- [PAGE TEXT]:

In this post, I discuss how you can target Step Functions in a CloudWatch Events rule. This allows you to have event-driven snapshot management based on snapshot completion events firing in CloudWatch Event rules.

As an example of what you could do with Step Functions and CloudWatch Events, we’ve developed a reference architecture that performs management of your EBS snapshots.

Automating EBS Snapshot Management with Step Functions

This architecture assumes that you have already set up CloudWatch Events to create the snapshots on a schedule or that you are using some other means of creating snapshots according to your needs.

This architecture covers the pieces of the workflow that need to happen after a snapshot has been created.

  • It creates a CloudWatch Events rule to invoke a Step Functions state machine execution when an EBS snapshot is created.

- [RECORD SET]:
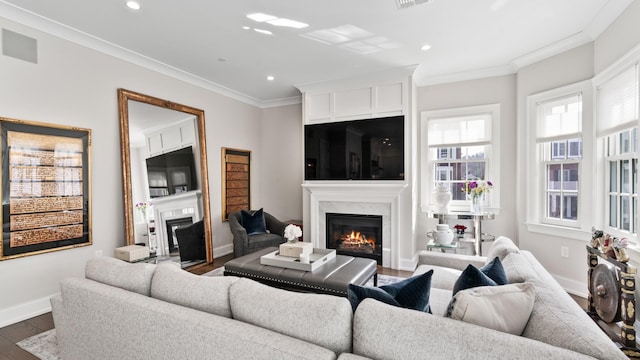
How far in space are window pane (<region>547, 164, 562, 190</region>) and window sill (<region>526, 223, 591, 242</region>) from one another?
0.51 m

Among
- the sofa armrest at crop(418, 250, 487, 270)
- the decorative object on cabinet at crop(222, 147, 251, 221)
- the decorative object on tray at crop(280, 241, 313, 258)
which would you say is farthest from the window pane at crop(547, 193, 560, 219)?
the decorative object on cabinet at crop(222, 147, 251, 221)

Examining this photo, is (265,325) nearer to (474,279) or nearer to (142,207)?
(474,279)

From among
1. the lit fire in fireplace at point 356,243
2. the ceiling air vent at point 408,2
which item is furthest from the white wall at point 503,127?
the ceiling air vent at point 408,2

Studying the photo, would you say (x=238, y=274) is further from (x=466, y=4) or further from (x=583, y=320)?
(x=466, y=4)

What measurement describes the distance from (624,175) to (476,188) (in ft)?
4.63

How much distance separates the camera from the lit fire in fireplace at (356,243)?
4.60 metres

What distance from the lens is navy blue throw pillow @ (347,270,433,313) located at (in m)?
1.33

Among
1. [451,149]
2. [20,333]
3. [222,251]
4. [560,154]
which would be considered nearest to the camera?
[20,333]

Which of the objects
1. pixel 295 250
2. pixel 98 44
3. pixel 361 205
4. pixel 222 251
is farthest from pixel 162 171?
pixel 361 205

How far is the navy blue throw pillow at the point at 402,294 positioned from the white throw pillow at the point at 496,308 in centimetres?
16

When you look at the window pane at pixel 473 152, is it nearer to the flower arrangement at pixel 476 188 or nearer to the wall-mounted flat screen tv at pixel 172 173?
the flower arrangement at pixel 476 188

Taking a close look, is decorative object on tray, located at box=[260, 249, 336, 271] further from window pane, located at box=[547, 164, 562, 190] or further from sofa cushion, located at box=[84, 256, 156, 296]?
window pane, located at box=[547, 164, 562, 190]

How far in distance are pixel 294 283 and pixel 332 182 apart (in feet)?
7.44

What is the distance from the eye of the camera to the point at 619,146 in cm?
288
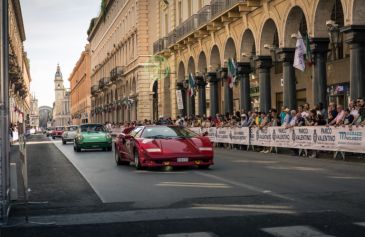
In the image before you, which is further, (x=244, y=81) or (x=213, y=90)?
(x=213, y=90)

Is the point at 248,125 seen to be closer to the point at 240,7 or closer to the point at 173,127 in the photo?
the point at 240,7

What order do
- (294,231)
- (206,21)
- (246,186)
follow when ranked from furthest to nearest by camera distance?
(206,21)
(246,186)
(294,231)

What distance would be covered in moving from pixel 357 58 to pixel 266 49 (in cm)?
986

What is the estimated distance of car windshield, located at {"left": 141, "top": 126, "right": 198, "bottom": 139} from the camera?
16859mm

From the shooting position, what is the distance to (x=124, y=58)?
7456 centimetres

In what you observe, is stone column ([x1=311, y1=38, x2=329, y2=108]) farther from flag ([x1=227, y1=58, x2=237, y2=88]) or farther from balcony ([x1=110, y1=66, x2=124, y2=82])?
balcony ([x1=110, y1=66, x2=124, y2=82])

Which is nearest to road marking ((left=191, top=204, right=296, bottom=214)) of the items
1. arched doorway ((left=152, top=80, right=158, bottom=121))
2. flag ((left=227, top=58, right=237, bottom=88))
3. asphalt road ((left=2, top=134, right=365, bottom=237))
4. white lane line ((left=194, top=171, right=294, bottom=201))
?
asphalt road ((left=2, top=134, right=365, bottom=237))

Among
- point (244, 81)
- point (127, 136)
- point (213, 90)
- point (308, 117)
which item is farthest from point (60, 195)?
point (213, 90)

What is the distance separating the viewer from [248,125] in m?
28.1

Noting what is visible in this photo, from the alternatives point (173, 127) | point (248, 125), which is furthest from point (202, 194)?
point (248, 125)

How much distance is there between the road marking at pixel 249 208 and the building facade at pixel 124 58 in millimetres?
50729

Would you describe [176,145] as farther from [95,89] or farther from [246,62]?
[95,89]

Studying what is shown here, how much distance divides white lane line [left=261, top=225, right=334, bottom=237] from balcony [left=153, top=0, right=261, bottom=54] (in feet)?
86.8

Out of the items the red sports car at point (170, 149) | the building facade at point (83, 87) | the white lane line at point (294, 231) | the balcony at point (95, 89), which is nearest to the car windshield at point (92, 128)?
the red sports car at point (170, 149)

- [STATED TASK 1]:
Answer the following from the EBS snapshot text.
(a) Which service does the post describe targeting in a CloudWatch Events rule?
(b) What does the reference architecture manage?
(c) When does the CloudWatch Events rule created by the architecture invoke a Step Functions state machine execution?
- [STATED TASK 2]: Output the records without any change, starting at the line that contains "From the shooting" and continuing through the end of the records.
The records bear no relation to the EBS snapshot text.

- [RIGHT ANSWER 1]:
(a) Step Functions
(b) EBS snapshots
(c) When an EBS snapshot is created

- [RIGHT ANSWER 2]:
From the shooting position, what is the distance to (x=124, y=58)?
7456 centimetres

In what you observe, is stone column ([x1=311, y1=38, x2=329, y2=108]) farther from flag ([x1=227, y1=58, x2=237, y2=88]) or farther from balcony ([x1=110, y1=66, x2=124, y2=82])?
balcony ([x1=110, y1=66, x2=124, y2=82])

Which is nearest to road marking ((left=191, top=204, right=296, bottom=214)) of the items
1. arched doorway ((left=152, top=80, right=158, bottom=121))
2. flag ((left=227, top=58, right=237, bottom=88))
3. asphalt road ((left=2, top=134, right=365, bottom=237))
4. white lane line ((left=194, top=171, right=294, bottom=201))
?
asphalt road ((left=2, top=134, right=365, bottom=237))

Among
- point (244, 81)
- point (127, 136)
- point (213, 90)
- point (308, 117)
which item is farthest from point (60, 195)?
point (213, 90)

What is the distance separating the viewer from [248,125] in m?
28.1

Noting what is visible in this photo, from the alternatives point (173, 127) | point (248, 125), which is furthest from point (202, 194)?
point (248, 125)

How much distance is there between the road marking at pixel 249 208 and the building facade at pixel 124 58 in millimetres?
50729

Would you describe [176,145] as farther from [95,89] or farther from [246,62]?
[95,89]

Studying what is shown here, how much distance divides white lane line [left=261, top=225, right=334, bottom=237] from balcony [left=153, top=0, right=261, bottom=54] (in feet)?
86.8

Out of the items the red sports car at point (170, 149) | the building facade at point (83, 87) | the white lane line at point (294, 231) | the balcony at point (95, 89), which is nearest to the car windshield at point (92, 128)?
the red sports car at point (170, 149)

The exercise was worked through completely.